* Data provided:
>>>>>

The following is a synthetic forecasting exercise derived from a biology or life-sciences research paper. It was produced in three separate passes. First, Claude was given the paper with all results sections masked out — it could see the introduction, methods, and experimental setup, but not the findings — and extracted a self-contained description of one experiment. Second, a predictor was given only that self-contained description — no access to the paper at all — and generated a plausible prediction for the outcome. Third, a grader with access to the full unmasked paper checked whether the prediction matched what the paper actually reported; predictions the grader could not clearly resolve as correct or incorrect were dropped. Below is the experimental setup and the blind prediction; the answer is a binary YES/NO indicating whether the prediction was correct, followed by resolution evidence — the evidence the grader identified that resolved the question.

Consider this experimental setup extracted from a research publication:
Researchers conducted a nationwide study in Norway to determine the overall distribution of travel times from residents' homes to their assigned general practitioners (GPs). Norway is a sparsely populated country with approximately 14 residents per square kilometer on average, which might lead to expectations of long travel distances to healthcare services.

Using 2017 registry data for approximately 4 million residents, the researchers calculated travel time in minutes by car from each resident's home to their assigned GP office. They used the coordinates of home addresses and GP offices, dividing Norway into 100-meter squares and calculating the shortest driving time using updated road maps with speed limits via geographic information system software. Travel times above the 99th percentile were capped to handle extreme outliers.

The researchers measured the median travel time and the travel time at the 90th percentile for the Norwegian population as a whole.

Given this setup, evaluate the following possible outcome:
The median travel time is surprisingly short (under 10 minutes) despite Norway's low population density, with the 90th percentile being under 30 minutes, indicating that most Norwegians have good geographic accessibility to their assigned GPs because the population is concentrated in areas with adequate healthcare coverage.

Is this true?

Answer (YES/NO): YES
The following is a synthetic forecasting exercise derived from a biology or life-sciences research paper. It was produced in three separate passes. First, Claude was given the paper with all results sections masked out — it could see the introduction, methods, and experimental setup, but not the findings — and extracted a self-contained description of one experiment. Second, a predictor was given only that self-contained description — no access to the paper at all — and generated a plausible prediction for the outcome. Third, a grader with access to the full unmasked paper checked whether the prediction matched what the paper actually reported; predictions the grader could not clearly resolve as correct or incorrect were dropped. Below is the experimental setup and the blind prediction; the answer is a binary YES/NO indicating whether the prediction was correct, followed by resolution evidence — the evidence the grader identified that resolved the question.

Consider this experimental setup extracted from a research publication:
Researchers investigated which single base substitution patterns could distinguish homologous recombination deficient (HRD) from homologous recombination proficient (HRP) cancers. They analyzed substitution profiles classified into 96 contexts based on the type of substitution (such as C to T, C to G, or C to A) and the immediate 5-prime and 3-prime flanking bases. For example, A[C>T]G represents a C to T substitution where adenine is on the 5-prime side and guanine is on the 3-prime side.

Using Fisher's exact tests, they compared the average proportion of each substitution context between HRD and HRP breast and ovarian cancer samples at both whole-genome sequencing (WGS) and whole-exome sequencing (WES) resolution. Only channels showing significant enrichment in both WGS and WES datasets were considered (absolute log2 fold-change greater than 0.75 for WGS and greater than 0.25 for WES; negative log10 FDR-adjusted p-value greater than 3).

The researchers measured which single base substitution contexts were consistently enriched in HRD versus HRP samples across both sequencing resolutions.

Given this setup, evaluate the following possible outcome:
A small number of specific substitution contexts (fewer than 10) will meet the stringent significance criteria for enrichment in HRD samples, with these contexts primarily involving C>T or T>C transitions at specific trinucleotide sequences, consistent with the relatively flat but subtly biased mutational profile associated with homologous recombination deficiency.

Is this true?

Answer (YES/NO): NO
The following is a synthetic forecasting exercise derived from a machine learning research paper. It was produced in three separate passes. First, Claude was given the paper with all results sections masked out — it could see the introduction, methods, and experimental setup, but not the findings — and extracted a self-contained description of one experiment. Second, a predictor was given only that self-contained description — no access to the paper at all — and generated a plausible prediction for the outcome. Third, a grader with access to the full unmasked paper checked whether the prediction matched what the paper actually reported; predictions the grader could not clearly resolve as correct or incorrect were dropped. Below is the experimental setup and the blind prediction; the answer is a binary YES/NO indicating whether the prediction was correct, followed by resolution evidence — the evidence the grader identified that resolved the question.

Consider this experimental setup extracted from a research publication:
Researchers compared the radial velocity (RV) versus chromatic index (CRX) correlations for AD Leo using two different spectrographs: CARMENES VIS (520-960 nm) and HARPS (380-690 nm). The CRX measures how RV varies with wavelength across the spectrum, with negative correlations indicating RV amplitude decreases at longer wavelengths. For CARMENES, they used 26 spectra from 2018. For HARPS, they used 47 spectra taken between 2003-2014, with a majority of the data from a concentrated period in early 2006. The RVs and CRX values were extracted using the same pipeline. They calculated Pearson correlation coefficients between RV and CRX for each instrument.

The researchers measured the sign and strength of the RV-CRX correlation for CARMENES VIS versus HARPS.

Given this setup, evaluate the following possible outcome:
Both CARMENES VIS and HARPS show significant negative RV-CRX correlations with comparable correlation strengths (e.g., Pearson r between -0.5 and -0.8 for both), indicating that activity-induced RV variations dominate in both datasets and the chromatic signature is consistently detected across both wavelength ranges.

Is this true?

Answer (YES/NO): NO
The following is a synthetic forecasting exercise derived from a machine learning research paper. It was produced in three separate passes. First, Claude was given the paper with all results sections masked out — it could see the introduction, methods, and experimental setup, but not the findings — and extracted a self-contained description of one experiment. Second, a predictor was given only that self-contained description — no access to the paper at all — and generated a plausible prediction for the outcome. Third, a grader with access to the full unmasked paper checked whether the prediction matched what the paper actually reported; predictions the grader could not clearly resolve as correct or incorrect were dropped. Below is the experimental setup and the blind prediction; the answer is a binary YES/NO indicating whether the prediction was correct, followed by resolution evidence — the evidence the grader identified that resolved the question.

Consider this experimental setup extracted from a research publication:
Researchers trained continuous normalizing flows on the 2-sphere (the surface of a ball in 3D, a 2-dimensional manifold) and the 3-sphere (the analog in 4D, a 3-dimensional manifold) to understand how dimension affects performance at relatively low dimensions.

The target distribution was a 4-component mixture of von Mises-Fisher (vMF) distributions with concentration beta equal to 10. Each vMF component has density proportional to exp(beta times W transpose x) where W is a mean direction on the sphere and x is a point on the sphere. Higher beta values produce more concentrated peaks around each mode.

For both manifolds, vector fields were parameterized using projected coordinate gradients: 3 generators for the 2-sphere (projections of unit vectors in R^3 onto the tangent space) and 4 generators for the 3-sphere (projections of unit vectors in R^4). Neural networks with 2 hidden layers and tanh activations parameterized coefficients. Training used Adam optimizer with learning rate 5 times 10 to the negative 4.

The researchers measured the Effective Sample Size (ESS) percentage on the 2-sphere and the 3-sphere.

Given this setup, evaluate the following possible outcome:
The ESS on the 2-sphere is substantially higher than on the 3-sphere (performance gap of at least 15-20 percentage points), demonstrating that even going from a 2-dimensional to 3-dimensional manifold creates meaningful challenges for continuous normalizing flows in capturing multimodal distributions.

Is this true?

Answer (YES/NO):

<<<<<

* Instructions to follow: From the listing above, return every line that carries the string "flows".

* Worked solution:
Researchers trained continuous normalizing flows on the 2-sphere (the surface of a ball in 3D, a 2-dimensional manifold) and the 3-sphere (the analog in 4D, a 3-dimensional manifold) to understand how dimension affects performance at relatively low dimensions.
The ESS on the 2-sphere is substantially higher than on the 3-sphere (performance gap of at least 15-20 percentage points), demonstrating that even going from a 2-dimensional to 3-dimensional manifold creates meaningful challenges for continuous normalizing flows in capturing multimodal distributions.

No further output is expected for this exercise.